- _Stated task_:
Please repeat the passage from "Some plants just" to "gauge, eh? ;o)" in the post about repotting plants, word for word.

- _Quoted text_:
It's been asked, but I don't mind answering again. I don't expect people to sift through a million posts to find what they need, I do sort of expect people to take a hand in gathering their own information, though. E.g., if someone posts a question, the answer to which, is in the original text, I usually gladly answer it - especially if they are asking for some form of clarification; but if they start asking several questions that are clearly answered in the original text, I have to try to decide if they are really not willing to take part and want to be spoon fed, or if they might have a learning issue that makes it difficult to absorb what's been written. The ones that aren't willing to help themselves beyond only asking questions, usually end up with short shrift. ;o)

Your answer: It depends on the plant and the time of year. Ideally, almost all temperate plants would have all the soil removed during a spring repot, and tropicals the same, but the work would be done in the month before they exhibit their most robust period of growth.

Some plants just don't lend themselves to having all the soil removed, so for those plants, we do what experience tells us is reasonable. Hmmmm - as I think about it, most growers reading this wouldn't think removing soil from a plant's roots is in any way reasonable to begin with, so maybe that's not such a good gauge, eh? ;o)

- _Questions about the scenes in images_:
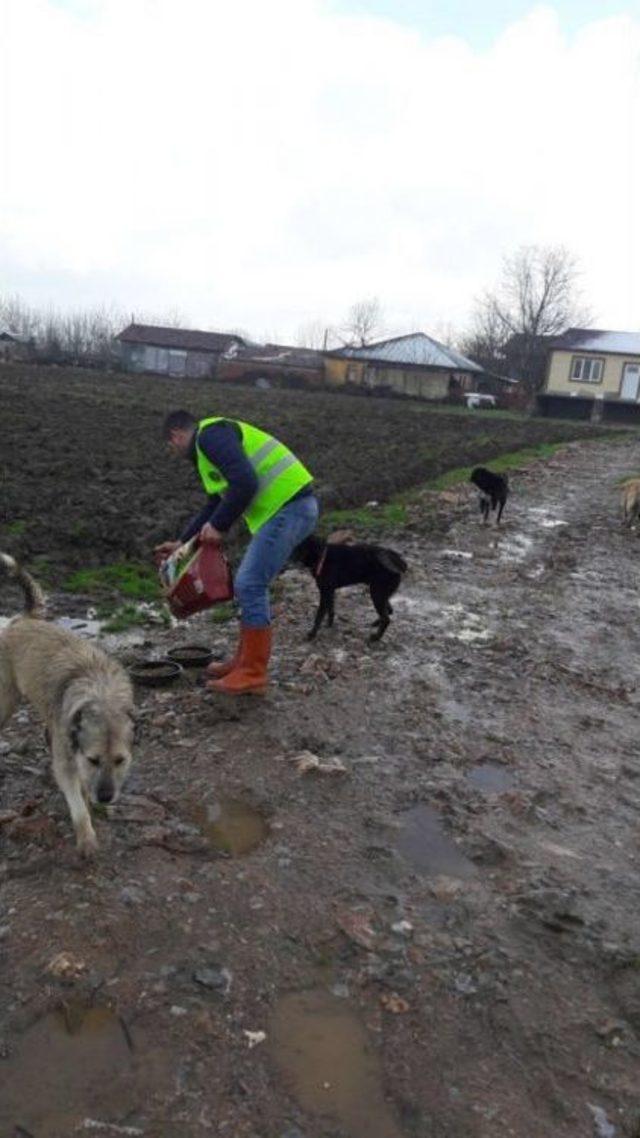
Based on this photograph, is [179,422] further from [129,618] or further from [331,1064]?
[331,1064]

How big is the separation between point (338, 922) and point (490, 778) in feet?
6.47

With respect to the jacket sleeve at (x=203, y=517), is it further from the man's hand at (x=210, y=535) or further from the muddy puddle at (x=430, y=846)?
the muddy puddle at (x=430, y=846)

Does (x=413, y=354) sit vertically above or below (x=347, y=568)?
above

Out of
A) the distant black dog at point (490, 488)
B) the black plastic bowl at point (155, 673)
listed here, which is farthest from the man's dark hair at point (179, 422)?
the distant black dog at point (490, 488)

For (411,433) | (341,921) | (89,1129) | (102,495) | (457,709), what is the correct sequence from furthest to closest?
(411,433) → (102,495) → (457,709) → (341,921) → (89,1129)

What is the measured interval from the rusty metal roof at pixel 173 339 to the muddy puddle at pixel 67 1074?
7498 centimetres

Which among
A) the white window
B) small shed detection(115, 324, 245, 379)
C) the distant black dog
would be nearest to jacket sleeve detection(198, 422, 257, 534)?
the distant black dog

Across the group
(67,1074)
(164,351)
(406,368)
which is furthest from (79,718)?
(164,351)

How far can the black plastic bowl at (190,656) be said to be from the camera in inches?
269

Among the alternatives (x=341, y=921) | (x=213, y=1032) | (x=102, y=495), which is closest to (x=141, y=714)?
(x=341, y=921)

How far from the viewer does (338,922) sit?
3.96m

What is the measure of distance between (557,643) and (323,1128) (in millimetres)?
6276

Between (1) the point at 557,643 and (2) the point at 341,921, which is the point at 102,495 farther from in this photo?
(2) the point at 341,921

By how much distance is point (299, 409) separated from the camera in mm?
37750
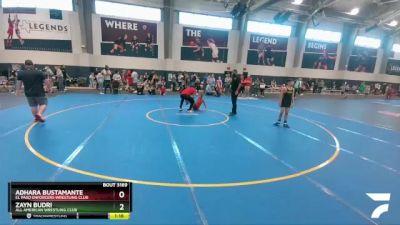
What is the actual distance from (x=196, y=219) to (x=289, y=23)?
81.6 ft

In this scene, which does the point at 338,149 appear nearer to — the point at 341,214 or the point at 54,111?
the point at 341,214

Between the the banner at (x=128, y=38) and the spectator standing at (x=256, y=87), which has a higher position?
the the banner at (x=128, y=38)

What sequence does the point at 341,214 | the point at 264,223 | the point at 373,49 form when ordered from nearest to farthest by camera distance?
the point at 264,223
the point at 341,214
the point at 373,49

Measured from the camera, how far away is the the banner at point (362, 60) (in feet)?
93.1

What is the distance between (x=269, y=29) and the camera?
24172 millimetres

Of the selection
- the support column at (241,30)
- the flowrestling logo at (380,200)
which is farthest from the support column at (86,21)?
the flowrestling logo at (380,200)

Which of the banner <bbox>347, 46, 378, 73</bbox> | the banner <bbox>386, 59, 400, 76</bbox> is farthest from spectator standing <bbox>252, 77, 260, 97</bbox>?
the banner <bbox>386, 59, 400, 76</bbox>

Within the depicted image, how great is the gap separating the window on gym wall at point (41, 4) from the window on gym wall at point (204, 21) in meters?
8.38

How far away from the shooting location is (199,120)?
9.75 meters

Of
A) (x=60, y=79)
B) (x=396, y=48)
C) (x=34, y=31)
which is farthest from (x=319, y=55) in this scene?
(x=34, y=31)

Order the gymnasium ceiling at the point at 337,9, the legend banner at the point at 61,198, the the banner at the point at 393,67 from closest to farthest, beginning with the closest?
the legend banner at the point at 61,198
the gymnasium ceiling at the point at 337,9
the the banner at the point at 393,67

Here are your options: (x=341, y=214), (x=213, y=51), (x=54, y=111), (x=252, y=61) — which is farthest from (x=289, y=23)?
(x=341, y=214)

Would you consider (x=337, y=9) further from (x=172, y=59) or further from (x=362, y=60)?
(x=172, y=59)

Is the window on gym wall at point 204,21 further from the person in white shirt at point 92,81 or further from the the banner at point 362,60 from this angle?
the the banner at point 362,60
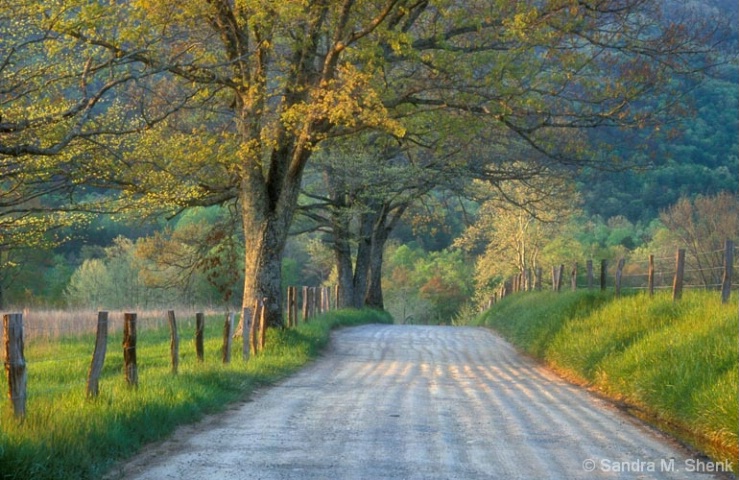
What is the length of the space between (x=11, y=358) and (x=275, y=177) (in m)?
13.3

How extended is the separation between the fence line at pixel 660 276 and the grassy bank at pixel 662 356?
0.49 m

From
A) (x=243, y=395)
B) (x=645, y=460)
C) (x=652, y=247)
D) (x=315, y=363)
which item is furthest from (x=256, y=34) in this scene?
(x=652, y=247)

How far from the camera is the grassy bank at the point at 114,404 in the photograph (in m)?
7.71

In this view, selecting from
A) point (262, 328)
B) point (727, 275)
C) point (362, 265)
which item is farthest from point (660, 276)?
point (262, 328)

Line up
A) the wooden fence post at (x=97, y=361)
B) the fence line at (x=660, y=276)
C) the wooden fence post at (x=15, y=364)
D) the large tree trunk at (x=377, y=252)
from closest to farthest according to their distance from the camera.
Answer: the wooden fence post at (x=15, y=364) < the wooden fence post at (x=97, y=361) < the fence line at (x=660, y=276) < the large tree trunk at (x=377, y=252)

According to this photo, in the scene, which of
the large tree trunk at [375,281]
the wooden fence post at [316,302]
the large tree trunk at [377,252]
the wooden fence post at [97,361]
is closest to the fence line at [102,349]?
the wooden fence post at [97,361]

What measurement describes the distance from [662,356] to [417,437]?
515 cm

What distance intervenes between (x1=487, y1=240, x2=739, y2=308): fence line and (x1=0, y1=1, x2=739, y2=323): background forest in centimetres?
258

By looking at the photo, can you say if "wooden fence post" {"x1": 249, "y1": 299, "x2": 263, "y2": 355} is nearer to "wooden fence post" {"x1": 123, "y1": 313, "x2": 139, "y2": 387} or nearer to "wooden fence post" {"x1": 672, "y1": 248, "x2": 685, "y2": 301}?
"wooden fence post" {"x1": 123, "y1": 313, "x2": 139, "y2": 387}

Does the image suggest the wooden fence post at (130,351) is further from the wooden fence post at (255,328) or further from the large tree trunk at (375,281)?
the large tree trunk at (375,281)

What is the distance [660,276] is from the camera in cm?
3228

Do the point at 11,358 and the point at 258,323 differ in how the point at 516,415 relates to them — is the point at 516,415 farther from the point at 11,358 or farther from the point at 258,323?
the point at 258,323

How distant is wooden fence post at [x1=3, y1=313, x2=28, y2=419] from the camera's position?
8.62 metres

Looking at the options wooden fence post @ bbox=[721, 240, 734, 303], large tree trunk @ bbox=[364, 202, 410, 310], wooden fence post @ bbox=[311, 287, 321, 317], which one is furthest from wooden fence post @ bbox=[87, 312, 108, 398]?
large tree trunk @ bbox=[364, 202, 410, 310]
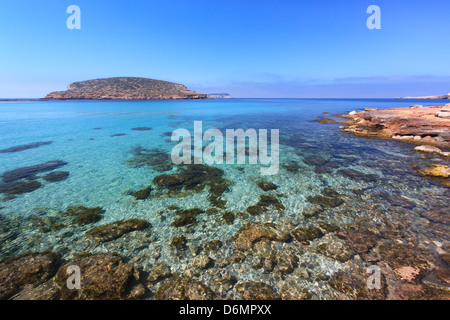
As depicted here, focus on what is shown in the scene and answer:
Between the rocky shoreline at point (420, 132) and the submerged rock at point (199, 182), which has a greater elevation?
the rocky shoreline at point (420, 132)

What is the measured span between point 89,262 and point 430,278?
10284mm

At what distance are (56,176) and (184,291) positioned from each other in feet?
41.2

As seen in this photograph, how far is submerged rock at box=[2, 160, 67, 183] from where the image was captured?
11.4 metres

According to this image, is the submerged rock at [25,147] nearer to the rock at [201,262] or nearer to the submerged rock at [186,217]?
the submerged rock at [186,217]

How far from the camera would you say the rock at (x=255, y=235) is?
21.7 feet

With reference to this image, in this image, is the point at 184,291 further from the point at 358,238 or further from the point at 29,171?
the point at 29,171

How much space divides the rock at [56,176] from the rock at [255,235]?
12102mm

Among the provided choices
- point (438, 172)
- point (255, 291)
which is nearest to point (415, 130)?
point (438, 172)

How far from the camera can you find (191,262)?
5.88 meters

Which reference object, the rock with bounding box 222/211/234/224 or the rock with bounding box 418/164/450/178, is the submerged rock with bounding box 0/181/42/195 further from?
the rock with bounding box 418/164/450/178

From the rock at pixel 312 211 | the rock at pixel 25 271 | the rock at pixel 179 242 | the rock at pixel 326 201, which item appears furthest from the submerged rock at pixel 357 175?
the rock at pixel 25 271

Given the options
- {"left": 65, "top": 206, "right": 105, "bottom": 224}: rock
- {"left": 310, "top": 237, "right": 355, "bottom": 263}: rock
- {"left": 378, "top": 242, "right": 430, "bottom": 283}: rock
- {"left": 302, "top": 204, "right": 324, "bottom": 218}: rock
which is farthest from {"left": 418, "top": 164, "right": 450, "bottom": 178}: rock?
{"left": 65, "top": 206, "right": 105, "bottom": 224}: rock

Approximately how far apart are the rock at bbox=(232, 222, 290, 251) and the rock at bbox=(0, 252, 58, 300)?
5960 mm

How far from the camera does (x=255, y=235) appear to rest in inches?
273
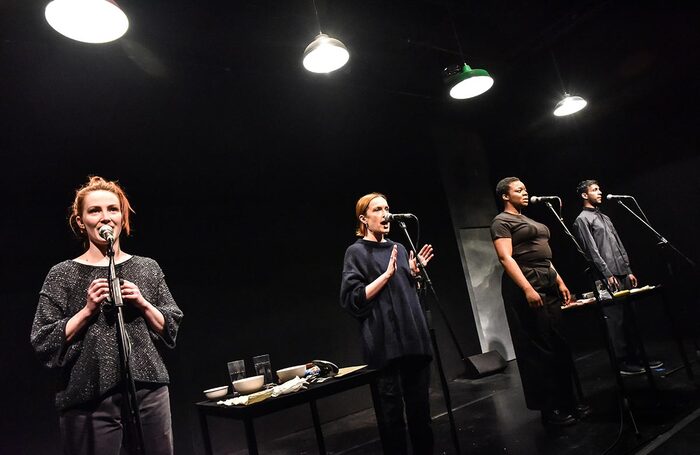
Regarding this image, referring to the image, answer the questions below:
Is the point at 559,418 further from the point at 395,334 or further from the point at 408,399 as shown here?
the point at 395,334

- _Result of the task_:
Some plants just don't lend themselves to having all the soil removed, so for those plants, we do what experience tells us is reasonable. Hmmmm - as I think about it, most growers reading this wouldn't think removing soil from a plant's roots is in any way reasonable to begin with, so maybe that's not such a good gauge, eh? ;o)